Chronicler: The Domici War (domiciwar.net)

General Ne'er-do-well (github.com/LeamHall)

Replies are listed 'Best First'.
Re: Finding old copies of files
by hippo (Bishop) on Feb 24, 2021 at 11:22 UTC

    Good to hear that you are finding Perl to be useful in solving problems such as this. In the most part your code looks in good shape too.

    The one obvious thing I notice when reading through this script is that none of your subroutines take any arguments and none of them return anything (not explicitly at least and they are being called in void context anyway). It isn't critical in a script of this size but since you have it working it might be opportune to try to pass some arguments here and there and see how it goes.

    For example you have these:

    build_exclude_list() if $exclude_list_file; build_exclude_dir() if $exclude_dir_file;

    And each of those subs works on the filename declared outside their scope.

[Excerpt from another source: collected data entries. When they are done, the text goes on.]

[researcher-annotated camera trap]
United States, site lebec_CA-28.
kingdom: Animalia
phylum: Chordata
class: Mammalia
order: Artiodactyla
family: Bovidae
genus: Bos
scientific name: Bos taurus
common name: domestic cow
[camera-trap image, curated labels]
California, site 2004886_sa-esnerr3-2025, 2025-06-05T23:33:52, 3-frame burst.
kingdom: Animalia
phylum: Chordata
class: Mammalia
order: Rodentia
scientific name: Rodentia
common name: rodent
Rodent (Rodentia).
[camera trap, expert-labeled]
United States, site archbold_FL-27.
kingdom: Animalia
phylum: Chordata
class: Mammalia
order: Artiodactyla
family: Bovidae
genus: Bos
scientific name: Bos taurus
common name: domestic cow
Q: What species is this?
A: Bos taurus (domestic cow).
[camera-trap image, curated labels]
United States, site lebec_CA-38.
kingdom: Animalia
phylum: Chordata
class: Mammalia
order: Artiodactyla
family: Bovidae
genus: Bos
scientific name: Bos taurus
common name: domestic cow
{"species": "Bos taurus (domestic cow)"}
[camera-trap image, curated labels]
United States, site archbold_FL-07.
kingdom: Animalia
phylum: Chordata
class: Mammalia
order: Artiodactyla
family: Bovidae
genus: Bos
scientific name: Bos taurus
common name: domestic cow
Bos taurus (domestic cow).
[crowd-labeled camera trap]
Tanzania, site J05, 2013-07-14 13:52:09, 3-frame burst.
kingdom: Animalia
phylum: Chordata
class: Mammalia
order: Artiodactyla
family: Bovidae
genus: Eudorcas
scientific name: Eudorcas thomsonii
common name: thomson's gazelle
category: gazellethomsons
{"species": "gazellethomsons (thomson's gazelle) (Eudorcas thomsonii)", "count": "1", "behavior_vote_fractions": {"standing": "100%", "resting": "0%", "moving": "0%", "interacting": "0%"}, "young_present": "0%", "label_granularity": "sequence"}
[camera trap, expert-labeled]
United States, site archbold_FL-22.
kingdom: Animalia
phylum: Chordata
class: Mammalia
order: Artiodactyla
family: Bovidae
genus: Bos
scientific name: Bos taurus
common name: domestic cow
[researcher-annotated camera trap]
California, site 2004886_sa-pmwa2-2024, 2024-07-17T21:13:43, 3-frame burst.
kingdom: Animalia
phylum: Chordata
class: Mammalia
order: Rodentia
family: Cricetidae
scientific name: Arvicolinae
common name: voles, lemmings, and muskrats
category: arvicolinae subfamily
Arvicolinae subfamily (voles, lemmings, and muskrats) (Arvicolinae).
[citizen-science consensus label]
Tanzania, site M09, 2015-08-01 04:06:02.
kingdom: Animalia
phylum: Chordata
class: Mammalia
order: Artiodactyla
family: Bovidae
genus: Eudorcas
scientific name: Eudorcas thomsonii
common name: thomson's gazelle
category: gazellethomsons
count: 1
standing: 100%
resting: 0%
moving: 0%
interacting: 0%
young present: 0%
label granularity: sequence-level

If I were writing this, I would pass the filename as an argument and have the subs return immediately if the arg is undef. eg:

    sub build_exclude_list { my $file = shift; return unless defined $file; open my $exclude_files, '<', $file or die "Can't open $file: $!"; # ... } # ... build_exclude_list ($exclude_list_file);

    Then think about returning the list which it builds rather than assigning to a global hash. Here is how you might return a ref to the hash.

    sub build_exclude_list { # ... return \%exclude_list; } my $exclude_list = build_exclude_list ($exclude_list_file);

    This makes your subroutine independent from variables declared outside it which in general terms is A Good Thing. It allows for code re-use: you could make the sub perfectly general, put it in a module and use it from multiple scripts without duplicating the code.

    Anyway, just something to consider.


    🦛

      hippo, thanks! I had some time this morning, and started improving the code based on your comment. While there's still a lot of work to do, I added a method:
      sub write_list_to_logfile { my ( $list, $logfile ) = @_; open my $file, '>', $logfile or die "Can't open $logfile: $!"; foreach my $line ( @$list ){ print $file "$line\n"; } close $file; }
      And then changed the logging method to use the new method:
      if ( keys(%known_dirs) ) { my @known_dirs = keys(%known_dirs); my $known_dirs_filename = "$dir/known_dirs.list"; write_list_to_logfile(\@known_dirs, $known_dirs_filename); }
      The new method works, but I ran out of time before I could streamline it more. I'm thinking I can eliminate the two assignments, but need to test the idea.

      Chronicler: The Domici War (domiciwar.net)

      General Ne'er-do-well (github.com/LeamHall)

      I've been updating the code a little at a time, so that it takes references as parameters to subroutines. Just used it to delete 4,423 files; hopefully the right ones!

      Chronicler: The Domici War (domiciwar.net)

      General Ne'er-do-well (github.com/LeamHall)

Re: Finding old copies of files
by parv (Parson) on Feb 27, 2021 at 05:14 UTC

    Looks like you are counting a file to be a duplicate if there is already a file with that name. Correct me please if I have that wrong.

    I personally would have compared the MD5 (or SHA-256) checksums to remove exact duplicates first. Then, I would have created a separate version control repository to collect -- thus to be able to compare later -- the files with the same names.

      Same name and size, in:

      $known_files{$file}{$size} = 1;

      An MD5 or SHA-256 sum would catch different files of the same size. However, they are computationally intense and in this use case overkill. I'm making one authoritative version and then revising after things are cleaned up. Thus any changed files are likely to get changed a few more times.

      Chronicler: The Domici War (domiciwar.net)

      General Ne'er-do-well (github.com/LeamHall)

        An MD5 or SHA-256 sum would catch different files of the same size. However, they are computationally intense and in this use case overkill

        Calculating the MD5 of a file should not be significantly slower than copying the file on a modern computer.

        You could even optimize by delaying the MD5 calculation until you find a second file with same size and base name.

        Alexander

        --
        Today I will gladly share my knowledge and experience, for there are no sweeter words than "I told you so". ;-)
        $known_files{$file}{$size} = 1;

        Change that to ...

        $known_files{$file}{$size}++;

        ... and you know how many (possible) duplicates you have found.

        Alexander

        --
        Today I will gladly share my knowledge and experience, for there are no sweeter words than "I told you so". ;-)

        Ah, right; I had missed that. Appreciate the correction.